Selling property bought with an SMSF can be a strategic decision or a necessity. Taking care to understand the risks before entering a transaction will allow investors to avoid losing money.
What is the process for selling property in an SMSF?
The process for selling a property in an SMSF is largely the same process as it is to sell a regular property. The only changes that occur will be where the money ends up after the sale and how it will be dispensed back to the trust. Selling a property in Australia will go through the following process:
Find an agent
A good agent is a seller’s best chance to sell the property quickly and negotiate a good price while doing it. The agent will work with you to establish a fair market price and advise on any small fixes that could lead to a better price.
Prepare the contract
The conveyancer will help the seller complete all the details of the contract. This will include basic information such as the address, vendor’s name, real estate agent’s information, sale price, deposit amount, and terms of the deal.
A good property lawyer will also ensure there are special conditions in the sale contract that protect the seller. These may need to deal with any unusual characteristics the property has, or unforeseen circumstances that might pop-up.
Negotiate with buyers
After reviewing the price and disclosing any information required about the property, the buyer and seller can start a dialogue to discuss what they are hoping to get from the deal in terms of price, initial payments, and terms for the deal.
Discharge mortgage
After signing the contract, the seller will arrange the discharge of its mortgage on the property before finalising the settlement. This will involve contacting the bank to fill out and forms and follow their procedure.
Settlement
After all of the paperwork is signed and finalised, the exchange of the property takes place, and the full funds for the sale are released to the seller. The seller will hand over the title and receive the balance of the sale price minus the deposit, mortgage, and fees.
What are the conveyancing costs for selling property in an SMSF?

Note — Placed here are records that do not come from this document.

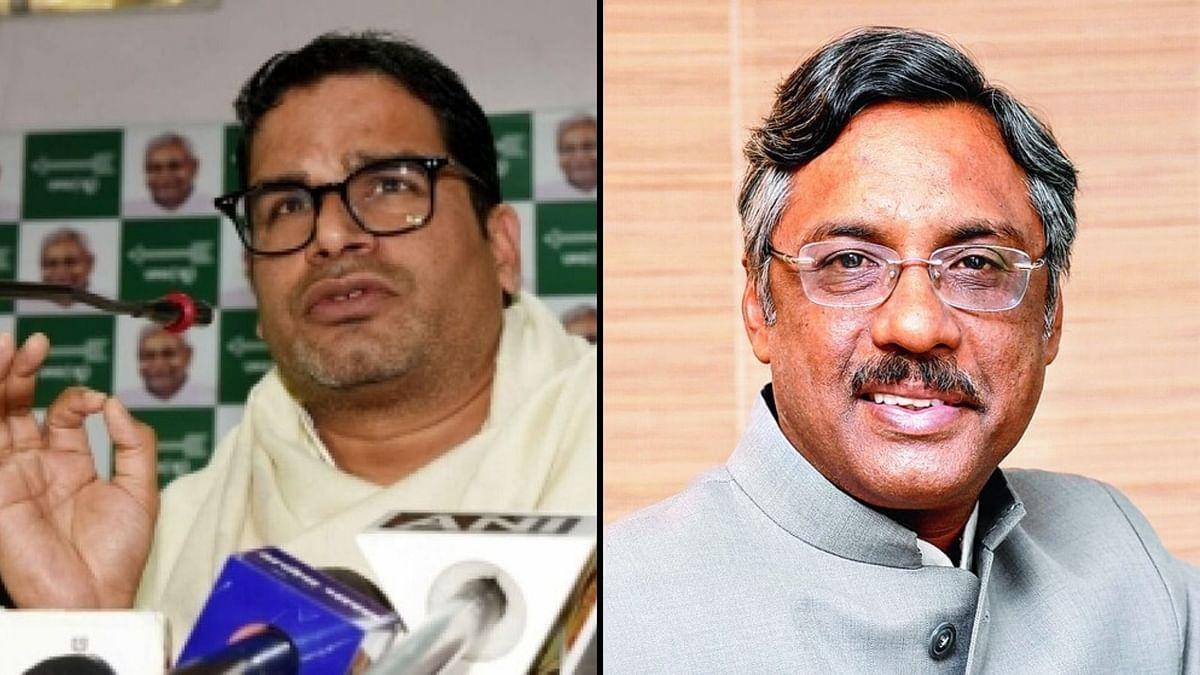 Prashant Kishor & Pavan Varma Urge JD(U) to Reconsider CAB Support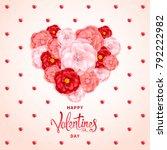 happy valentines day background.... | Shutterstock .eps vector #792222982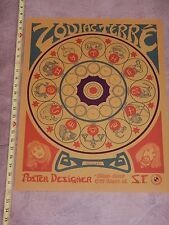 VINTAGE ORIGINAL 1960s ASTROLOGY ZODIAC POSTER BY TERRE'   HIPPY  PSYCHEDELIC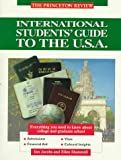 International Students Handbook, Ellen Schatswell and Ian Jacobs, 0679769137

Buyers and sellers need to be sure that they pay all the fees needed to cover the legal side of a property purchase. These costs can generally be split into two categories: legal fees and disbursements.
The legal fees are what the conveyancer or solicitor charges for doing the work. Legal fees will be between $500 and $1500 depending on the circumstances of the transaction.
Disbursements are the costs associated with third parties that charge for services like special searches. There could be disbursements costs for things like:
- Title searches
- Rates and owners corporation certificates
- PEXA
- Transfer fees
- Bank fees
Disbursements are usually between $200 and $500 depending on whether the property has an owners corporation.